Siyasal katılım bireyin bir şekilde siyasal sistemin içerisinde yer alması ile ilgilidir. Siyasal katılım çeşitli kategorilerde karşımıza çıkmaktadır:

  1. İzleyici faaliyetler: Bu kategoride siyasal sistemin işleyişini merak edenler, siyaset ile ilgili haberleri izleyenler veya okuyanlar bulunmaktadır. Sadece oy verme eyleminde bulunan vatandaşlar bu kategoride yer alır.
  2. Geçiş faaliyetleri: Bu kategoride belli bir ideolojiye sahip olan, siyasal partilerin toplantılarına veya mitinglerine katılan vatandaşlar yer alır.
  3. Gladyatör faaliyetleri: Bu kategoride siyasal partilerin seçim kampanyalarında yer alan, bir siyasi partiye üyeliği bulunan ve siyasal strateji belirleme toplantılarına katılan, siyasal makam için aday olan ve siyasal bir partinin yönetim kadrosunda bulunan vatandaşlar yer alır.

Kamuoyunun oluşmasında aşağıdaki 5 faktör etkilidir.
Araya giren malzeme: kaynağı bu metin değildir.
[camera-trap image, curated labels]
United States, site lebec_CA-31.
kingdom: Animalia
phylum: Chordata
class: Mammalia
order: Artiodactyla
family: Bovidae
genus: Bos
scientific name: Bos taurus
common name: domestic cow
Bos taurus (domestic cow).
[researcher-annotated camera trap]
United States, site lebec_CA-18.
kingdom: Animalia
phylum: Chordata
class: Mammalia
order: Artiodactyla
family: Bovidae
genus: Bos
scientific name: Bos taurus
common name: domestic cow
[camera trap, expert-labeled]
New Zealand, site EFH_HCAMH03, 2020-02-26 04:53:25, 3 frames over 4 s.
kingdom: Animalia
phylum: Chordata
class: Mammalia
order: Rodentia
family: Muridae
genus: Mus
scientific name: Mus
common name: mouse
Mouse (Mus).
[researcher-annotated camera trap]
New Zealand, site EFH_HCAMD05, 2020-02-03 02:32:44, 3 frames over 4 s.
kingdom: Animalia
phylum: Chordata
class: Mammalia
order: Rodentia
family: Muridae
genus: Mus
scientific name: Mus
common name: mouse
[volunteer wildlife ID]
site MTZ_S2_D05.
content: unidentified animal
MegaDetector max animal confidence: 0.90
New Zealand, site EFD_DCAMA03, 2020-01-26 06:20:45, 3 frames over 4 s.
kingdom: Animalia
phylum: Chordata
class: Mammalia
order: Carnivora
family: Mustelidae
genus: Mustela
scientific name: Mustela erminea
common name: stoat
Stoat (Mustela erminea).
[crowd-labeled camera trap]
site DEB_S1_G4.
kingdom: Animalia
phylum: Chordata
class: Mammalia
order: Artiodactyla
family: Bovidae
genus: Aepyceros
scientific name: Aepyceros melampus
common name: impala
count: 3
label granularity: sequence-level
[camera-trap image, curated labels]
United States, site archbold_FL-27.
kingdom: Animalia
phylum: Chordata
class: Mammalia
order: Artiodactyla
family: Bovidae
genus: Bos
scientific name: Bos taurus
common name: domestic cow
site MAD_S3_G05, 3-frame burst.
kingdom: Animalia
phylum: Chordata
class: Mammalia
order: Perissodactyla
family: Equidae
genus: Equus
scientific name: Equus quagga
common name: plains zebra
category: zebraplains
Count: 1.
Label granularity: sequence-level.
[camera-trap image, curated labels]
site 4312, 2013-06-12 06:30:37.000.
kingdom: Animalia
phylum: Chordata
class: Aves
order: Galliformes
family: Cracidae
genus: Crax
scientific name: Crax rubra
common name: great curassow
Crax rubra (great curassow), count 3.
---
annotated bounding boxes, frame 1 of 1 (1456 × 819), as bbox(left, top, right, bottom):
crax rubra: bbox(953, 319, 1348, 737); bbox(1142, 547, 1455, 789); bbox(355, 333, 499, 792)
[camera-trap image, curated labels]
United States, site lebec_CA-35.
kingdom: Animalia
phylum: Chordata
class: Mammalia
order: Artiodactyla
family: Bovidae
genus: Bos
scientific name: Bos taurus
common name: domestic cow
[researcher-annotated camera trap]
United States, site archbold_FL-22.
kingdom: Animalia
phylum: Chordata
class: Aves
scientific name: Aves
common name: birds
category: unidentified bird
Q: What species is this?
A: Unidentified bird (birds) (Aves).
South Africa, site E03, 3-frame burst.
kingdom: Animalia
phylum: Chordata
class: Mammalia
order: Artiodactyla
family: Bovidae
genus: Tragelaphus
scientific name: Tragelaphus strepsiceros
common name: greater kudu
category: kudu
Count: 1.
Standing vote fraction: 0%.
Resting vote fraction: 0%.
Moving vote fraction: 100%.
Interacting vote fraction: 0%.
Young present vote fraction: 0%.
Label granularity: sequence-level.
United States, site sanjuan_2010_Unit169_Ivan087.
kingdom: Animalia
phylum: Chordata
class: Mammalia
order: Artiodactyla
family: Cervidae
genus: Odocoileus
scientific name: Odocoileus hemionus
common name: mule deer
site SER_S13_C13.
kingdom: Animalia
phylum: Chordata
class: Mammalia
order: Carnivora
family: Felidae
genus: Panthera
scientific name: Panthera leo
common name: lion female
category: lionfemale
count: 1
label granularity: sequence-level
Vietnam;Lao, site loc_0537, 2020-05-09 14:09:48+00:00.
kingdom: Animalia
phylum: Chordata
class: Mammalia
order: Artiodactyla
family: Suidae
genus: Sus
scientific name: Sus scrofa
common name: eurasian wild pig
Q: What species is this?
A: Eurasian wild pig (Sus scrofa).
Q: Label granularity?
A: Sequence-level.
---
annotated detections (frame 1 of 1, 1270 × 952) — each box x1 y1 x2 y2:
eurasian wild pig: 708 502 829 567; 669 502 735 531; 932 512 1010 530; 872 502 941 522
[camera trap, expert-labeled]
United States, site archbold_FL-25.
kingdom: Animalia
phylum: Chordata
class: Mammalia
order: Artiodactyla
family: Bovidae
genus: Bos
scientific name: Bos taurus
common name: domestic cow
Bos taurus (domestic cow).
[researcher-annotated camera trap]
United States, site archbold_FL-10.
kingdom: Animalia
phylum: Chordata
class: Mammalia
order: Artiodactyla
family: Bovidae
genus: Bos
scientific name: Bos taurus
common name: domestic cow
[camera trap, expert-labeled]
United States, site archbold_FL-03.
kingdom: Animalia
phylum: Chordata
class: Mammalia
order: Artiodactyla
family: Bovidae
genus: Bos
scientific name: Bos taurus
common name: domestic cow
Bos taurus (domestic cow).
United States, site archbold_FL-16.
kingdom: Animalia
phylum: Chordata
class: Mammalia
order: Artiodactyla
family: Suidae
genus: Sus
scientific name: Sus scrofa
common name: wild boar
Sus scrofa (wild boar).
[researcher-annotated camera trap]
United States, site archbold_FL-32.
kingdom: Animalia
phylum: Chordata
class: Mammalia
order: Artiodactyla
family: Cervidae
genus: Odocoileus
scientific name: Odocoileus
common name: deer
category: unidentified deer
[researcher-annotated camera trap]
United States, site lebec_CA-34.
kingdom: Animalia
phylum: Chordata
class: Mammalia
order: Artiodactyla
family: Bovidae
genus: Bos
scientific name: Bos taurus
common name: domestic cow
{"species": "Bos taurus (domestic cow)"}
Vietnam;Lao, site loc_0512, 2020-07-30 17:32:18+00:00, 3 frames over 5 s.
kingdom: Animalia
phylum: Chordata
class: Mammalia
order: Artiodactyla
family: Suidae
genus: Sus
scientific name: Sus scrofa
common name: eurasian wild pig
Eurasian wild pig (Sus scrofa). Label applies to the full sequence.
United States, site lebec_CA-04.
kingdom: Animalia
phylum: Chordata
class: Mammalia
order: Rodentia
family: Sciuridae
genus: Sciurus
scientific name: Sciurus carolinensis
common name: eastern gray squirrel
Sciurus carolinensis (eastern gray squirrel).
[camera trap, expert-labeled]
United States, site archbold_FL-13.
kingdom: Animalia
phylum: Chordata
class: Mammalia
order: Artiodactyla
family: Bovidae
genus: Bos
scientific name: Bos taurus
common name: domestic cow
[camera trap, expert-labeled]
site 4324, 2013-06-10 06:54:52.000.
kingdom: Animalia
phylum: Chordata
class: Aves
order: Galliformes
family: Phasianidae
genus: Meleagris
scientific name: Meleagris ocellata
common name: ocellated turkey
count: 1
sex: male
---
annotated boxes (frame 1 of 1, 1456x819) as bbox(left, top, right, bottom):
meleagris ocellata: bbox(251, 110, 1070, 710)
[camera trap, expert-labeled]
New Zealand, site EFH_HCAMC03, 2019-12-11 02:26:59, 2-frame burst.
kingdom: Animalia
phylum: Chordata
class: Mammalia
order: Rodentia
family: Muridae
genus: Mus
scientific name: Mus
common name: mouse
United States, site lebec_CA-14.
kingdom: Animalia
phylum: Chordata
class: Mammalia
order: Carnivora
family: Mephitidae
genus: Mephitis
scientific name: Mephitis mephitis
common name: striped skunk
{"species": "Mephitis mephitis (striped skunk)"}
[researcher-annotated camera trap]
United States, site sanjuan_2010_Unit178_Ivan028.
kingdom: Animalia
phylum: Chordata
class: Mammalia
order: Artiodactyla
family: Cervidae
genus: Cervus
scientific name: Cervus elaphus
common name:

  1. Aile: Kişinin dış dünya ile ilgili bilgilerinin ve deneyimlerinin ilk edinildiği yer ailedir. Aileden alınan kültür ve dünya görüşü ileriki yaşlarda kolay kolay değişmez. Bu husus ile ilgili Amerika’da yapılan bir araştırma oy kullanan seçmenlerin aileleri ne düşünüyorsa kendilerinin de aynı düşüncelere sahip olduklarını ve aynı partiye oy verdiklerini ortaya çıkarmıştır.
  2. Okul: Aileden sonra bireyim siyasal toplumsallaştığı ortamlardır. Birey burada önceden belirlenmiş davranış, bilgi, beceri, değer ve tutumları kazanır. Diğer yandan arkadaşlarıyla ev öğretmenleriyle etkileşime girerek onlarında değer yargılarından veya dünya görüşlerinden etkilenir. Dolayısıyla fikir değişikliklerin kökleri bu yıllara uzanır.
  3. Meslek: Birey okul çağını atlattıktan sonra meslek hayatına atılır ve siyasal sosyalleşmesi burada da devam eder. Artık ailesinden daha bağımsız bir birey olarak düşünmeye ve karakter oluşturma süreci içerisindedir.
  4. Din: Bu dikey süreçlerin yanında yatay olarak etki eden, yani hayatının her aşamasında görüşlerine ve hayata bakış açısına etki eden en önemli faktörlerden birisi de dindir. Bugün gerek Hristiyan, gerek Yahudi gerekse Müslüman toplumlarında ülkelerin önemli politikalarında bile dinin büyük etkisi görülür ve oldukça hassas bir konudur.
  5. Medya: Günümüzde insanlar üzerinde büyük ölçüde en çok etki yaratan bir araçtır. Dolayısıyla kamuoyu yaratmada siyasiler bu aracı oldukça etkili kullanmaktadır. Sadece siyasiler değil, kanaat önderleri, sivil toplum kuruluşları hatta magazin haberlerinde yer alan ünlüler bile kamuoyu oluşturmak için bu araçtan yararlanırlar.